> [DESCRIPTION OF THE TASK]
Lay out the lines from the one containing "What distance would" through the one containing "11305 millimetres", inclusive, as a Markdown table with the columns Row and Line, leaving out blank lines.

──────────

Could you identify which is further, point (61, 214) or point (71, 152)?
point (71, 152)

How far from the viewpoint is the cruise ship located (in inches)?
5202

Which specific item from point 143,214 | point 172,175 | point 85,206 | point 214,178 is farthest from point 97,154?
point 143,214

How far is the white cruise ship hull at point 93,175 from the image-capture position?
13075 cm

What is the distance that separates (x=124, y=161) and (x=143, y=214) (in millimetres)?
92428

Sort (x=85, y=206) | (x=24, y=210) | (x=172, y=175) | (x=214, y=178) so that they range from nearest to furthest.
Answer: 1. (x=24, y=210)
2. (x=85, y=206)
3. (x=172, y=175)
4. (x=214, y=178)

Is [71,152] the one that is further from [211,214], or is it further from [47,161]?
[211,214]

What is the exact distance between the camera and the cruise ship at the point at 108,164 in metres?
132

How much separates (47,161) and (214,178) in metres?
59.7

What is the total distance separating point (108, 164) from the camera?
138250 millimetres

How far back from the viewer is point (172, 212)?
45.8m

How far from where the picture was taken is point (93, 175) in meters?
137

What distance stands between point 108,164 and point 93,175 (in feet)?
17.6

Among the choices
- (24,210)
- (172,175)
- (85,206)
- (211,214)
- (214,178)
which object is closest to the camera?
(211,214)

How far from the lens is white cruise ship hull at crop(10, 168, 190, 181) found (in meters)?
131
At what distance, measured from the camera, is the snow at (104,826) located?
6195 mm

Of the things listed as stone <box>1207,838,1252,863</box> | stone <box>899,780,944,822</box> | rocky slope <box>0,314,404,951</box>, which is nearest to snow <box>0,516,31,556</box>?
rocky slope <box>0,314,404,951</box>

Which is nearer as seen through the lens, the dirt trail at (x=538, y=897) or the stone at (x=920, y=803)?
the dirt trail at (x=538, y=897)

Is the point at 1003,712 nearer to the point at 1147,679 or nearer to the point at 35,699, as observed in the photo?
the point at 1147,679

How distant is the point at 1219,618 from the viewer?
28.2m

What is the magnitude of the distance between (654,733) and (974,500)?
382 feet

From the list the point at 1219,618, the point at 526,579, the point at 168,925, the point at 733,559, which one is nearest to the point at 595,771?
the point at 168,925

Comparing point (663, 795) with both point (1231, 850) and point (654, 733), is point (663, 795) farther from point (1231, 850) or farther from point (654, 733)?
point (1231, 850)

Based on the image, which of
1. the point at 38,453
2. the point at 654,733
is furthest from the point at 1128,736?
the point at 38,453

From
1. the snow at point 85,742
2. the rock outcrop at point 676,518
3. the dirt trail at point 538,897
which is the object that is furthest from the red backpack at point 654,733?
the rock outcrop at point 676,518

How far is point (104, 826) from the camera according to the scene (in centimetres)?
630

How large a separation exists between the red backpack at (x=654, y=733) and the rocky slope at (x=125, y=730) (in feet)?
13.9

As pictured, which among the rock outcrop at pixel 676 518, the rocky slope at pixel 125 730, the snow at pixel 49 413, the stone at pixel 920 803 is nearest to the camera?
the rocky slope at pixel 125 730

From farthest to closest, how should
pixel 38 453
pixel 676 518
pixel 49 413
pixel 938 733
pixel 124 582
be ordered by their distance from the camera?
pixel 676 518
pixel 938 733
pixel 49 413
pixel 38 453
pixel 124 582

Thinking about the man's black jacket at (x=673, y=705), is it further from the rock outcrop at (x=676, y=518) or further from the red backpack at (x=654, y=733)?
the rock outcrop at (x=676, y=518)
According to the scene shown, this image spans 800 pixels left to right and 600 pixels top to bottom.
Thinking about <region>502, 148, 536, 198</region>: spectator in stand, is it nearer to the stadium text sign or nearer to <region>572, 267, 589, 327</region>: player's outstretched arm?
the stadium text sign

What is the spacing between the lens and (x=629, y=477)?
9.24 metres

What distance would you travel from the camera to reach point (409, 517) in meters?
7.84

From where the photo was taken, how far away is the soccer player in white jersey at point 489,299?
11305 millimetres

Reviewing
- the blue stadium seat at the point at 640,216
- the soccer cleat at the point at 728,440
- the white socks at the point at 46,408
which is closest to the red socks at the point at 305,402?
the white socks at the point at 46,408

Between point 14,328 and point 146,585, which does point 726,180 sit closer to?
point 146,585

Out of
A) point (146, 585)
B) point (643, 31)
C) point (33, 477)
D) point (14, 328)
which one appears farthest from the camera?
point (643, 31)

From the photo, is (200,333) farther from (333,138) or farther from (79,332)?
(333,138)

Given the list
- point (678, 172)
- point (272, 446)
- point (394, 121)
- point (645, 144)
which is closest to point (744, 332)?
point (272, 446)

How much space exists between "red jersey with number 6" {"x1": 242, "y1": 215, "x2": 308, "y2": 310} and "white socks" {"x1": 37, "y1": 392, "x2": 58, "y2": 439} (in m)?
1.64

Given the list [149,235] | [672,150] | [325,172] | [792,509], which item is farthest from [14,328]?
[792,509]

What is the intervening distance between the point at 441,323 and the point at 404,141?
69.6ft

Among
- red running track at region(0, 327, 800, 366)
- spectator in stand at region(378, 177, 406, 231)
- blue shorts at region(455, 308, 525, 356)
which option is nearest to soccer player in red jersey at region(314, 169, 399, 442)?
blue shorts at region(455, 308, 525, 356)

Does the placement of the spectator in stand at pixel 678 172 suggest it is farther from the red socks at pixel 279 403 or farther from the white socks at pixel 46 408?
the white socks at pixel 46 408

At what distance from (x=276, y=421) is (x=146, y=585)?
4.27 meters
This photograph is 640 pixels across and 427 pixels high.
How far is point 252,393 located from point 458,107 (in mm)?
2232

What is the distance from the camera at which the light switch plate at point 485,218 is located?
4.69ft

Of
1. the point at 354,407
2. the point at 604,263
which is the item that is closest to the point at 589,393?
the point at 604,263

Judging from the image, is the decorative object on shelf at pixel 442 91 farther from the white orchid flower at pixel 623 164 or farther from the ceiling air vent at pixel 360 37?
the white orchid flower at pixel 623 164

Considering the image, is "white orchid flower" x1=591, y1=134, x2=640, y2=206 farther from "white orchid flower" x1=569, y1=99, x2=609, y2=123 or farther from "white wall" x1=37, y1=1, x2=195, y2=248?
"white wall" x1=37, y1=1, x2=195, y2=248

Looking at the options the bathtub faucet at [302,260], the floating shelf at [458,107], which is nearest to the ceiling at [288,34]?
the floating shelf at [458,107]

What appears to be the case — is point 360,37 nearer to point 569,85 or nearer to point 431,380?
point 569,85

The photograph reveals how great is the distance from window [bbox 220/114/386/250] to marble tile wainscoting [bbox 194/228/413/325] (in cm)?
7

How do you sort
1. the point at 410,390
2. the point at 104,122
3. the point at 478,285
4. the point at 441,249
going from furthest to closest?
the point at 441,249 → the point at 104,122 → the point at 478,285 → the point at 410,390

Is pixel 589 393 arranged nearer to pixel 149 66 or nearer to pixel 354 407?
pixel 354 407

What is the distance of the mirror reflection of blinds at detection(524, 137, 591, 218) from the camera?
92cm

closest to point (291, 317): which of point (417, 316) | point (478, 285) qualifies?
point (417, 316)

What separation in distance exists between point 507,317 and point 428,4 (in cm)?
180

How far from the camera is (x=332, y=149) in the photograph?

──────────

> [OUTPUT BELOW]
| Row | Line |
|---|---|
| 1 | What distance would you travel from the camera to reach point (409, 517) in meters? |
| 2 | 7.84 |
| 3 | From where the photo was taken, how far away is the soccer player in white jersey at point 489,299? |
| 4 | 11305 millimetres |